The Data Integration Service manages jobs that are deployed to run in a cluster environment. When you enable the Data Integration Service for big data recovery, the Data Integration Service can recover Hadoop mapping jobs that run on the Spark engine.
To use big data recovery, you must configure jobs to run on the Spark engine. You must configure the Data Integration Service and log settings. You must run the job from infacmd.
The Data Integration Service maintains a queue of jobs to run. The Data Integration Serviced assigns jobs from the queue to nodes which prepare them and send them to a compute cluster for processing.
The cluster assigns a YARN ID to each job and each of its child tasks to track jobs as it runs them. The Data Integration Service gets the YARN IDs from the cluster and stores them on the Model repository database.

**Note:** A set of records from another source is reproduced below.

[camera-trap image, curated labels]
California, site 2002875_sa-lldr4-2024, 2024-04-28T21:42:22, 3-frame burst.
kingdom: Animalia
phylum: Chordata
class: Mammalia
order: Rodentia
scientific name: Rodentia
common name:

If the Data Integration Service runs on a grid or multiple nodes, when a node fails, the Service Manager fails over to another node. The Data Integration Service queries the cluster for the status of tasks as identified by their YARN IDs and compares the response with the status of failed over tasks. Depending on the status, the Data Integration Service takes the following actions:
If a task has no YARN ID, it submits the task to the cluster.
If a task that has a YARN ID has not been sent to the cluster, it submits the task for processing.
If all tasks have been sent, it continues to monitor communications from the cluster until completion.
If the Data Integration Service runs on a single node, it attempts job recovery when the node is restored.
When the Data Integration Service restarts and runs a job, the job creates a cluster configuration under the
disTemp
directory. This process causes the
disTemp
directory to grow over time. Manage disk space by monitoring and periodically clearing the contents of the
disTemp
directory.
The Data Integration Service begins the recovery process by verifying that inactive nodes are not available, and then it assigns the recovered job to an available node. The verification process for unavailable nodes might take several minutes before the job is reassigned to an available node.